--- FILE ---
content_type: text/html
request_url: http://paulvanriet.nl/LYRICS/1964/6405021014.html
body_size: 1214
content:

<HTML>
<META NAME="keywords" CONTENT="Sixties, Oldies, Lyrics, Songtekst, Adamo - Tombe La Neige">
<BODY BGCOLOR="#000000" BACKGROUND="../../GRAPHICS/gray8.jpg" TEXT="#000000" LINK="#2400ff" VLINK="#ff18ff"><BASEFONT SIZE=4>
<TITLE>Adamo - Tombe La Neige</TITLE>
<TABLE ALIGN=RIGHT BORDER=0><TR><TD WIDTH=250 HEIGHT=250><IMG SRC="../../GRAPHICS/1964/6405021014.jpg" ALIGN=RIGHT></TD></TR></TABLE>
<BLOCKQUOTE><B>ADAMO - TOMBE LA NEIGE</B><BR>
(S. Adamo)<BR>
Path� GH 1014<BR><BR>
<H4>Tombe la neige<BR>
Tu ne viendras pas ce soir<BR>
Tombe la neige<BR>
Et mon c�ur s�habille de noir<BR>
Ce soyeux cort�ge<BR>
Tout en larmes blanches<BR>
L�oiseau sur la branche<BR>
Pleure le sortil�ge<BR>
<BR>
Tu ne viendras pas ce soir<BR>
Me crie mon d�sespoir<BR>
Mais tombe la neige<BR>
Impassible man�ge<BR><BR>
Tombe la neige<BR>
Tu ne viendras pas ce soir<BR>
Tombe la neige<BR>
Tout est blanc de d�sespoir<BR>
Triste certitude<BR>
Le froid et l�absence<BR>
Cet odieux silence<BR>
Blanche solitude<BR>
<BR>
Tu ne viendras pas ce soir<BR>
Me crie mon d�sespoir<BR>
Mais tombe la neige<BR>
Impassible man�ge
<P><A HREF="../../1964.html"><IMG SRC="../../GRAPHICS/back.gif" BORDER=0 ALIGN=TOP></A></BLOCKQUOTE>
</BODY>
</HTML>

▸ WORK REQUIRED
Tell me how many lines in the records above include the word "ALIGN"; the number is all that is needed.

▸ SOLUTION FOR THIS TASK
2